Le contrat de partenariat prévoit qu'il est « solidaire et indivisible du bon de commande de matériel et du contrat de maintenance signés ce jour ».
Par acte sous seing privé du même jour, elle a signé un contrat de location financière n°1171154, auprès de la SAS Locam, prévoyant pour ce matériel un loyer mensuel de 570 euros HT sur une durée de 21 trimestres.
Le 26 février 2015, elle a signé le procès-verbal de réception du matériel.
Par jugement en date du 4 septembre 2017 rendu par le tribunal de commerce de Montpellier, la société IME a fait l'objet d'un redressement judiciaire, M. [L] étant désigné en qualité d'administrateur et M. Pernaud en qualité de mandataire judiciaire.
Par jugement du 24 novembre. 2017, ce même tribunal a prononcé la liquidation judiciaire de la société IME et désigné M. Pernaud en qualité de liquidateur judiciaire.
Par lettre recommandée du 15 juin 2018 (avis de réception signé le 21 juin suivant), la société Locam a mis en demeure la société Château Les Palais de lui régler trois loyers impayés, outre la clause pénale et des intérêts de retard sous huit jours et l'a informée qu'à défaut, elle prononcerait la déchéance du terme, le montant total des sommes dues étant de 8.341,91 euros.
Par ordonnance portant injonction de payer du président du tribunal de commerce de Narbonne en date du 6 août 2018, la société Château Les Palais a été condamnée à payer à la société Locam les sommes de 7 524 euros en principal, avec intérêts au taux légal à compter du 15 juin 2018, 7 524,40 euros au titre de la clause pénale, 40 euros au titre de l'indemnité forfaitaire et aux dépens.

Données fournies:
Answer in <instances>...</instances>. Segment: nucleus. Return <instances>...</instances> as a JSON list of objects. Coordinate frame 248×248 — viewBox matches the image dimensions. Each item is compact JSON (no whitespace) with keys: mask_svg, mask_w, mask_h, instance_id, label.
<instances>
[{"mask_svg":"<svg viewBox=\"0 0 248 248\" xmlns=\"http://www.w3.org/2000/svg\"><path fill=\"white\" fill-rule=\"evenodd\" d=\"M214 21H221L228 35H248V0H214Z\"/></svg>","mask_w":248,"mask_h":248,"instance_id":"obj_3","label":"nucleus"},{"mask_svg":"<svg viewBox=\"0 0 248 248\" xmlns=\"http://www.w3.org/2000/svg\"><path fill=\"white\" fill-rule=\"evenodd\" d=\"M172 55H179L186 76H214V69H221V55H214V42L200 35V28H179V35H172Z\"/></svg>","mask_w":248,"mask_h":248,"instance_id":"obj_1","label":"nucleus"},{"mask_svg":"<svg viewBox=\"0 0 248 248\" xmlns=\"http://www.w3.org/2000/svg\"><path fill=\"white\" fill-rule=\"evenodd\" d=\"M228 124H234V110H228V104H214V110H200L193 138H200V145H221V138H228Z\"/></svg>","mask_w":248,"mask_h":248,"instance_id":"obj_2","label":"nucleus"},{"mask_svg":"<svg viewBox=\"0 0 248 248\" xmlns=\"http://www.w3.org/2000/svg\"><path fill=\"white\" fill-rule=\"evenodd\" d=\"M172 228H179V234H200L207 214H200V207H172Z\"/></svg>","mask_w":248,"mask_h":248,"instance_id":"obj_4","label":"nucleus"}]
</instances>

Consignes de l'exercice:
1. Relevez, dans l'ordre où ils figurent, tous les montants exprimés en euros dans l'extrait.
2. Recopiez mot pour mot le passage de l'extrait qui commence par les mots « Par jugement du » et s'arrête après les mots « de liquidateur judiciaire. ».
Les données ne servent pas pour cet exercice.

Les réponses:
1. 570 euros HT ; 8.341,91 euros ; 7 524 euros ; 7 524,40 euros ; 40 euros

2.
Par jugement du 24 novembre. 2017, ce même tribunal a prononcé la liquidation judiciaire de la société IME et désigné M. Pernaud en qualité de liquidateur judiciaire.